Bryan Wilson thought that apostates could not be regarded “as a credible or reliable source of evidence” because their personal history predisposed them to bias with respect to previous religious commitments and affiliations. Suspicions arose when apostates acted “from a personal motivation to vindicate” themselves and to regain self-esteem, by portraying themselves as first a victim, and later a “redeemed crusader” (“Apostates and New Religious Movements”). Wilson asserted that the likelihood of enlarging or embellishing grievances against the group, in order to present a sensational story that satisfied others, did not lead to objective statements of truth. The proposed unreliability of these modern-day apostates is similar to the attitude toward apostates in ancient times.
In his book Leaving the Fold, Stephen Wilson (no relation to Bryan Wilson) provides the results of his research into apostasy in ancient times. Stephen Wilson defined an apostate as one who leaves and then turns aggressively against the organization from which he or she departed (3) and he discovered that in ancient times the label “apostate” was assigned to people by the group from which they left (117). The person leaving did not claim the apostate label nor was it a badge to be worn with honor. Calling a person an apostate was a serious charge, was usually made on the basis of actions rather than beliefs, and rendered that person as one who lacked credibility. This is different than what is regularly observed in modern times. Stephen Wilson notes that, unlike ancient times, in modern times “there are examples of individuals who openly claim to be defectors or apostates; indeed, in some cases . . . they make a career out of it” (121). It is this is the type of modern-day apostate that Bryan Wilson referred to as unreliable or without credibility.
Bryan Wilson’s conclusion regarding the unreliability and lack of credibility of apostates in modern times is not that far removed from the way they were perceived in ancient times. Apostates were not to be given a hearing, followed, or endowed with credibility when they turned against their former affiliation and attempted to vindicate themselves while at the same time vilifying the religious group that they left.

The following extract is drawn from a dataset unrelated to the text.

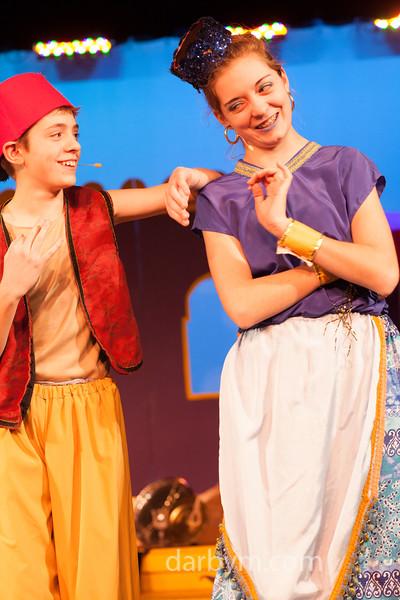 101 and Aladdin DR-0714.jpg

Wilson conceded that, as of the 20th century, “the charge of apostasy is less frequently heard” than in previous centuries. He attributed this to the religious pluralism and prevalent spirit of ecumenism among “many of the major Christian denominations” resulting in the common practice of people switching their allegiance from one movement to another.” But, even though the charge of apostasy has formally fallen into disuse, a person who departs from a movement known for its “distinctive religious teachings” and “strong sense of specific commitment” will “likely be regarded as apostatizing” especially if that person “then proceeds to ridicule or excoriate his former beliefs and to vilify those who were previously his close associates” (“Apostates and New Religious Movements”).
Apostasy has not changed with the times. It is the same today as it was in ancient times. However, what has changed is the attitude toward apostates granting them a wide and welcoming audience.